EXERCISE BRIEF: Reproduce each of the records below word for word, without changing anything.
# Start of MATERIAL FOR THE TASK
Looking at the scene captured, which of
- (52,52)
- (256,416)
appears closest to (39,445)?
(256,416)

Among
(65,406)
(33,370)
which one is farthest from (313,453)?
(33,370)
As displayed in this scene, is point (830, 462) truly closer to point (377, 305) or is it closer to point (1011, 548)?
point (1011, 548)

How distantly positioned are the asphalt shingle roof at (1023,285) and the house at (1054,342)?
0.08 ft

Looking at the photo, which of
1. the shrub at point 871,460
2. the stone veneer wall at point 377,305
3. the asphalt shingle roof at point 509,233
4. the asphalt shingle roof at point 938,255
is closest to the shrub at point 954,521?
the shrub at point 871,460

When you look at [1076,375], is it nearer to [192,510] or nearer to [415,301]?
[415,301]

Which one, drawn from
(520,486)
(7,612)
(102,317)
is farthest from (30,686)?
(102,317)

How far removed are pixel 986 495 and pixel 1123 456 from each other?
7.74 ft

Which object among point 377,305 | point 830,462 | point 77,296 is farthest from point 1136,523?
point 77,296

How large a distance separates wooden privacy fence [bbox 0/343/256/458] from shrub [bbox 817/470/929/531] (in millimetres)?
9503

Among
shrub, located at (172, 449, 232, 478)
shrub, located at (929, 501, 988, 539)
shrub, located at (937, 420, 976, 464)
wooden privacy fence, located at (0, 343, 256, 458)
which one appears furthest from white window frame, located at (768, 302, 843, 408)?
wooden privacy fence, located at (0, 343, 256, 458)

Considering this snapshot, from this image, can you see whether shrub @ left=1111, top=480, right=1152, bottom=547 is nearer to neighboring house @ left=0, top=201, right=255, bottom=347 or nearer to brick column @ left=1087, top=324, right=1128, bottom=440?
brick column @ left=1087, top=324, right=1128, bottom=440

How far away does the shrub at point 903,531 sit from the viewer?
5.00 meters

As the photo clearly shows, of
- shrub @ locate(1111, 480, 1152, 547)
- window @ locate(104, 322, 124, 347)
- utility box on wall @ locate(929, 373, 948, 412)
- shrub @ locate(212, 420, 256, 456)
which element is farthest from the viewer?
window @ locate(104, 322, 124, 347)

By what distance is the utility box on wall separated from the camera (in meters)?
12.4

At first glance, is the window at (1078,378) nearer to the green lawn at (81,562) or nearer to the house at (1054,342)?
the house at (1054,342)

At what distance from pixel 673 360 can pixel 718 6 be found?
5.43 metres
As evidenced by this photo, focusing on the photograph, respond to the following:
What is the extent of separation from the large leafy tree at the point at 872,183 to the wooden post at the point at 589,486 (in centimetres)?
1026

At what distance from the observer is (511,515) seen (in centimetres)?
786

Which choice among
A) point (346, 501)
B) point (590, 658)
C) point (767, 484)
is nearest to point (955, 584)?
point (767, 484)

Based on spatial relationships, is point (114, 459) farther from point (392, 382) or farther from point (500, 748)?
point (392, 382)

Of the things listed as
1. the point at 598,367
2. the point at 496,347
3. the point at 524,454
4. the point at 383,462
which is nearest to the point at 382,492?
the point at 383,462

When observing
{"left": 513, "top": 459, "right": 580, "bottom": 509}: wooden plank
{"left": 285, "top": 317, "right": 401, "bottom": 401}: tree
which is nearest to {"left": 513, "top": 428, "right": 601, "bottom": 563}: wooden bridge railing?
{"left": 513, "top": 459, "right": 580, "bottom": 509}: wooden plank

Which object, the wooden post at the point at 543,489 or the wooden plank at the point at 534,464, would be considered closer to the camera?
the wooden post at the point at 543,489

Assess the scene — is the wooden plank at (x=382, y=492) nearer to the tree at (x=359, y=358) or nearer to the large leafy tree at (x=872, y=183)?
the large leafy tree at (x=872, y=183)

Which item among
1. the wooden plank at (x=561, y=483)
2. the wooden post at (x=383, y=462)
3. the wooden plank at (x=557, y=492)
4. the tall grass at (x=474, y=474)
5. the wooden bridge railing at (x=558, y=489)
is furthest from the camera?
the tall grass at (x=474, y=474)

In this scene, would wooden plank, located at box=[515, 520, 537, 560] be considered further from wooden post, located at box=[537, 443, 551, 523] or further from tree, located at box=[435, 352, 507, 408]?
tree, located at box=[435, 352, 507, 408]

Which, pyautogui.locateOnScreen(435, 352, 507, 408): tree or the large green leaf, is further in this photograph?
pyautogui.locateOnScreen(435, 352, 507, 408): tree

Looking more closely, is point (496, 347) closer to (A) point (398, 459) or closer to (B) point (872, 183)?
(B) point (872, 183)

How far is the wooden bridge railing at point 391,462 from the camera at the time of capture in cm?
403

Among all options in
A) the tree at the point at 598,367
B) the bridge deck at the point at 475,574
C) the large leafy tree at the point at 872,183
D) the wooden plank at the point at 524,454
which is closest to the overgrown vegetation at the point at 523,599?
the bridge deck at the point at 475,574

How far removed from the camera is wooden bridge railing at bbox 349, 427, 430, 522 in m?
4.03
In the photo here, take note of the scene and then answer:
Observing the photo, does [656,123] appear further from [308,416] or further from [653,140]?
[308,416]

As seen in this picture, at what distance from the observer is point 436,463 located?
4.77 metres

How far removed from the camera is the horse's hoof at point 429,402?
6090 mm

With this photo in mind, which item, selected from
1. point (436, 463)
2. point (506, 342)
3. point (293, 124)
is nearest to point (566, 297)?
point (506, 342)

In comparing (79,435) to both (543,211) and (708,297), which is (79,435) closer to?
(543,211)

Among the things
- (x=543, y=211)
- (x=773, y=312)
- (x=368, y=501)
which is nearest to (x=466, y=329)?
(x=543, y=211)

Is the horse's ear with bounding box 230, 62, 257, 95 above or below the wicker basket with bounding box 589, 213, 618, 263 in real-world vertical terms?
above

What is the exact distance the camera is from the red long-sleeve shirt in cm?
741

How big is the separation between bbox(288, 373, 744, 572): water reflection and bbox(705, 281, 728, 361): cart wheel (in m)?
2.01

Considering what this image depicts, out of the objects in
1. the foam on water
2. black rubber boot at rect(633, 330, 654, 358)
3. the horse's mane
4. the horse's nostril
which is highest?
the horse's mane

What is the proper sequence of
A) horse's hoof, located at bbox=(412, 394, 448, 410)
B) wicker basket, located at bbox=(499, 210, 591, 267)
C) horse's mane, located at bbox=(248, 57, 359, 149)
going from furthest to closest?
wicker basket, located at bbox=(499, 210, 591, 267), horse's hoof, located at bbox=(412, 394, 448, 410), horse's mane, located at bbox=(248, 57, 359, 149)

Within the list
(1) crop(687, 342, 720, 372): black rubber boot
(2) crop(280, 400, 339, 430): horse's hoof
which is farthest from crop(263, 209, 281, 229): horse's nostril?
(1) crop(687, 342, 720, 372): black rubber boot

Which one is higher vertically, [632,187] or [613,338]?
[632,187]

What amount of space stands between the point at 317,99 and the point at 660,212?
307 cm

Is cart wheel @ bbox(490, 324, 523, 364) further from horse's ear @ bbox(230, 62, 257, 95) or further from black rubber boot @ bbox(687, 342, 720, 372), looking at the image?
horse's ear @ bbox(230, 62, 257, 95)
# End of MATERIAL FOR THE TASK
EXERCISE ANSWER:
Looking at the scene captured, which of
- (52,52)
- (256,416)
appears closest to (39,445)?
(256,416)

Among
(65,406)
(33,370)
which one is farthest from (313,453)?
(33,370)
As displayed in this scene, is point (830, 462) truly closer to point (377, 305) or is it closer to point (1011, 548)?
point (1011, 548)

How distantly positioned are the asphalt shingle roof at (1023,285) and the house at (1054,342)?
0.08 ft

Looking at the photo, which of
1. the shrub at point 871,460
2. the stone veneer wall at point 377,305
3. the asphalt shingle roof at point 509,233
4. the asphalt shingle roof at point 938,255
is closest to the shrub at point 954,521?
the shrub at point 871,460

When you look at [1076,375], is it nearer to [192,510] or nearer to [415,301]?
[415,301]

Which one, drawn from
(520,486)
(7,612)
(102,317)
is farthest from (30,686)?
(102,317)

How far removed are pixel 986 495 and pixel 1123 456 from each other?
7.74 ft

Which object among point 377,305 | point 830,462 | point 77,296 is farthest from point 1136,523?
point 77,296

How large a distance separates wooden privacy fence [bbox 0/343/256/458] from shrub [bbox 817/470/929/531] (in millimetres)?
9503

Among
shrub, located at (172, 449, 232, 478)
shrub, located at (929, 501, 988, 539)
shrub, located at (937, 420, 976, 464)
wooden privacy fence, located at (0, 343, 256, 458)
which one appears furthest from white window frame, located at (768, 302, 843, 408)?
wooden privacy fence, located at (0, 343, 256, 458)

Considering this snapshot, from this image, can you see whether shrub @ left=1111, top=480, right=1152, bottom=547 is nearer to neighboring house @ left=0, top=201, right=255, bottom=347 or nearer to brick column @ left=1087, top=324, right=1128, bottom=440?
brick column @ left=1087, top=324, right=1128, bottom=440

How far away does the shrub at point 903,531 sit from the viewer?
5.00 meters

As the photo clearly shows, of
- shrub @ locate(1111, 480, 1152, 547)
- window @ locate(104, 322, 124, 347)
- utility box on wall @ locate(929, 373, 948, 412)
- shrub @ locate(212, 420, 256, 456)
which element is farthest from the viewer?
window @ locate(104, 322, 124, 347)

By what distance is the utility box on wall separated from the camera (in meters)?
12.4

At first glance, is the window at (1078,378) nearer to the green lawn at (81,562) or nearer to the house at (1054,342)?
the house at (1054,342)

At what distance from pixel 673 360 can pixel 718 6 be found?
5.43 metres
As evidenced by this photo, focusing on the photograph, respond to the following:
What is the extent of separation from the large leafy tree at the point at 872,183 to the wooden post at the point at 589,486 (in centimetres)?
1026

At what distance from the observer is (511,515) seen (in centimetres)?
786

Which choice among
A) point (346, 501)
B) point (590, 658)
C) point (767, 484)
is nearest to point (955, 584)?
point (767, 484)

Based on spatial relationships, is point (114, 459) farther from point (392, 382) or farther from point (500, 748)?
point (392, 382)

Of the things listed as
1. the point at 598,367
2. the point at 496,347
3. the point at 524,454
4. the point at 383,462
which is nearest to the point at 382,492?
the point at 383,462

When observing
{"left": 513, "top": 459, "right": 580, "bottom": 509}: wooden plank
{"left": 285, "top": 317, "right": 401, "bottom": 401}: tree
which is nearest to {"left": 513, "top": 428, "right": 601, "bottom": 563}: wooden bridge railing?
{"left": 513, "top": 459, "right": 580, "bottom": 509}: wooden plank

Which object, the wooden post at the point at 543,489 or the wooden plank at the point at 534,464, would be considered closer to the camera?
the wooden post at the point at 543,489

Assess the scene — is the wooden plank at (x=382, y=492) nearer to the tree at (x=359, y=358) or nearer to the large leafy tree at (x=872, y=183)?
the large leafy tree at (x=872, y=183)

Which item among
1. the wooden plank at (x=561, y=483)
2. the wooden post at (x=383, y=462)
3. the wooden plank at (x=557, y=492)
4. the tall grass at (x=474, y=474)
5. the wooden bridge railing at (x=558, y=489)
is furthest from the camera?
the tall grass at (x=474, y=474)

In this scene, would wooden plank, located at box=[515, 520, 537, 560] be considered further from wooden post, located at box=[537, 443, 551, 523] or further from tree, located at box=[435, 352, 507, 408]?
tree, located at box=[435, 352, 507, 408]

Which, pyautogui.locateOnScreen(435, 352, 507, 408): tree or the large green leaf, is further in this photograph?
pyautogui.locateOnScreen(435, 352, 507, 408): tree

Looking more closely, is point (496, 347) closer to (A) point (398, 459) or closer to (B) point (872, 183)?
(B) point (872, 183)

How far is the wooden bridge railing at point 391,462 from the camera at the time of capture in cm?
403

Among all options in
A) the tree at the point at 598,367
B) the bridge deck at the point at 475,574
C) the large leafy tree at the point at 872,183
D) the wooden plank at the point at 524,454
which is closest to the overgrown vegetation at the point at 523,599?
the bridge deck at the point at 475,574

How far removed from the camera is wooden bridge railing at bbox 349, 427, 430, 522 in m?
4.03
In the photo here, take note of the scene and then answer:
Observing the photo, does [656,123] appear further from [308,416] or further from [653,140]?
[308,416]

As seen in this picture, at what distance from the observer is point 436,463 located?
4.77 metres

How far removed from the camera is the horse's hoof at point 429,402?
6090 mm

With this photo in mind, which item, selected from
1. point (436, 463)
2. point (506, 342)
3. point (293, 124)
is nearest to point (566, 297)?
point (506, 342)

In comparing (79,435) to both (543,211) and (708,297), which is (79,435) closer to?
(543,211)

Among the things
- (x=543, y=211)
- (x=773, y=312)
- (x=368, y=501)
which is nearest to (x=466, y=329)?
(x=543, y=211)

Is the horse's ear with bounding box 230, 62, 257, 95 above or below the wicker basket with bounding box 589, 213, 618, 263 in real-world vertical terms?
above

What is the exact distance the camera is from the red long-sleeve shirt in cm?
741

How big is the separation between bbox(288, 373, 744, 572): water reflection and bbox(705, 281, 728, 361): cart wheel (in m)?
2.01

Considering what this image depicts, out of the objects in
1. the foam on water
2. black rubber boot at rect(633, 330, 654, 358)
3. the horse's mane
4. the horse's nostril
which is highest?
the horse's mane

What is the proper sequence of
A) horse's hoof, located at bbox=(412, 394, 448, 410)
B) wicker basket, located at bbox=(499, 210, 591, 267)
C) horse's mane, located at bbox=(248, 57, 359, 149)
going from furthest to closest?
wicker basket, located at bbox=(499, 210, 591, 267), horse's hoof, located at bbox=(412, 394, 448, 410), horse's mane, located at bbox=(248, 57, 359, 149)

Within the list
(1) crop(687, 342, 720, 372): black rubber boot
(2) crop(280, 400, 339, 430): horse's hoof
which is farthest from crop(263, 209, 281, 229): horse's nostril?
(1) crop(687, 342, 720, 372): black rubber boot

Which one is higher vertically, [632,187] or [613,338]?
[632,187]

What amount of space stands between the point at 317,99 and the point at 660,212?
307 cm

Is cart wheel @ bbox(490, 324, 523, 364) further from horse's ear @ bbox(230, 62, 257, 95) or further from black rubber boot @ bbox(687, 342, 720, 372), looking at the image?
horse's ear @ bbox(230, 62, 257, 95)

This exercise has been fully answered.